- _WHAT IS REQUIRED_:
Restate the data exactly as given and keep the pictures out.
-=-=-
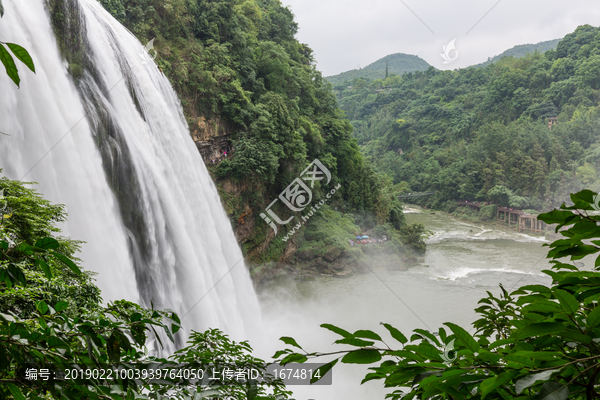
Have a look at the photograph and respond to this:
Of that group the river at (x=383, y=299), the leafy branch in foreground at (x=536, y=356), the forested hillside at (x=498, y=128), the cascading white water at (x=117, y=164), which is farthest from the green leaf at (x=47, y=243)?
the forested hillside at (x=498, y=128)

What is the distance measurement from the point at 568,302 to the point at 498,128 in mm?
29190

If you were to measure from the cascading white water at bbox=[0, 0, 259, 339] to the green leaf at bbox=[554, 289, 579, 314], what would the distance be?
4.23 metres

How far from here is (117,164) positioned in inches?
188

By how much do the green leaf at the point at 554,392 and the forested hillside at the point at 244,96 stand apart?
29.7 ft

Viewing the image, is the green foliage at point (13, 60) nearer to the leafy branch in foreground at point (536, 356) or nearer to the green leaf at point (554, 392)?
the leafy branch in foreground at point (536, 356)

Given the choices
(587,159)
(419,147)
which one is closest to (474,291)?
(587,159)

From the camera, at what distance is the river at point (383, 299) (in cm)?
809

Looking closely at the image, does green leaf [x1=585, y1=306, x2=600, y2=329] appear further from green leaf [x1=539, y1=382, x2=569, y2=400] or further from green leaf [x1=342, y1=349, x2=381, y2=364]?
green leaf [x1=342, y1=349, x2=381, y2=364]

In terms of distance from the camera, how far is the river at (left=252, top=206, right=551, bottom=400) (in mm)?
8094

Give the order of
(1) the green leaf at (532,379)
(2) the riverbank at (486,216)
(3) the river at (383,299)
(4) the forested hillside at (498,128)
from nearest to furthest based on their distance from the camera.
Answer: (1) the green leaf at (532,379)
(3) the river at (383,299)
(2) the riverbank at (486,216)
(4) the forested hillside at (498,128)

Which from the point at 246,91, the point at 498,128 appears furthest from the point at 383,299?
the point at 498,128

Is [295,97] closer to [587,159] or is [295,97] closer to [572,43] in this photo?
[587,159]

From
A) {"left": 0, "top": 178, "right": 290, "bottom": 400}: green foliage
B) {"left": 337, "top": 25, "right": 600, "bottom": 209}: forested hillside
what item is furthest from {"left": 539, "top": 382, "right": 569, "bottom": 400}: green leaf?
{"left": 337, "top": 25, "right": 600, "bottom": 209}: forested hillside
-=-=-
- _ANSWER FOR THIS EXERCISE_:
Have a look at the photograph and respond to this:
Of that group the river at (x=383, y=299), the leafy branch in foreground at (x=536, y=356), the forested hillside at (x=498, y=128), the cascading white water at (x=117, y=164), which is farthest from the green leaf at (x=47, y=243)?
the forested hillside at (x=498, y=128)

What is the distance measurement from the point at 568,302 to the point at 498,128 in mm?
29190

If you were to measure from the cascading white water at bbox=[0, 0, 259, 339] to the green leaf at bbox=[554, 289, 579, 314], what would the distance be?
4.23 metres

How far from here is (117,164) positioned in inches?
188

By how much do the green leaf at the point at 554,392 and the forested hillside at the point at 244,96 stand apart?
29.7 ft

Viewing the image, is the green foliage at point (13, 60) nearer to the leafy branch in foreground at point (536, 356) or nearer to the green leaf at point (554, 392)?
the leafy branch in foreground at point (536, 356)

Given the choices
(587,159)
(419,147)
which one is closest to (474,291)?
(587,159)

From the camera, at what distance is the river at point (383, 299) (in cm)?
809

Looking closely at the image, does green leaf [x1=585, y1=306, x2=600, y2=329] appear further from green leaf [x1=539, y1=382, x2=569, y2=400] or further from green leaf [x1=342, y1=349, x2=381, y2=364]?
green leaf [x1=342, y1=349, x2=381, y2=364]

In terms of distance from the camera, how far is the river at (left=252, top=206, right=551, bottom=400) (in mm)?
8094

Give the order of
(1) the green leaf at (532,379)
(2) the riverbank at (486,216)
(3) the river at (383,299)
(4) the forested hillside at (498,128)
from nearest to furthest based on their distance from the camera.
Answer: (1) the green leaf at (532,379)
(3) the river at (383,299)
(2) the riverbank at (486,216)
(4) the forested hillside at (498,128)

Which from the point at 246,91, the point at 498,128 appears furthest from the point at 383,299?
the point at 498,128

Is [295,97] closer to [587,159] or is [295,97] closer to [572,43] in this photo?
[587,159]

From
A) {"left": 0, "top": 178, "right": 290, "bottom": 400}: green foliage
B) {"left": 337, "top": 25, "right": 600, "bottom": 209}: forested hillside
what item is furthest from {"left": 539, "top": 382, "right": 569, "bottom": 400}: green leaf?
{"left": 337, "top": 25, "right": 600, "bottom": 209}: forested hillside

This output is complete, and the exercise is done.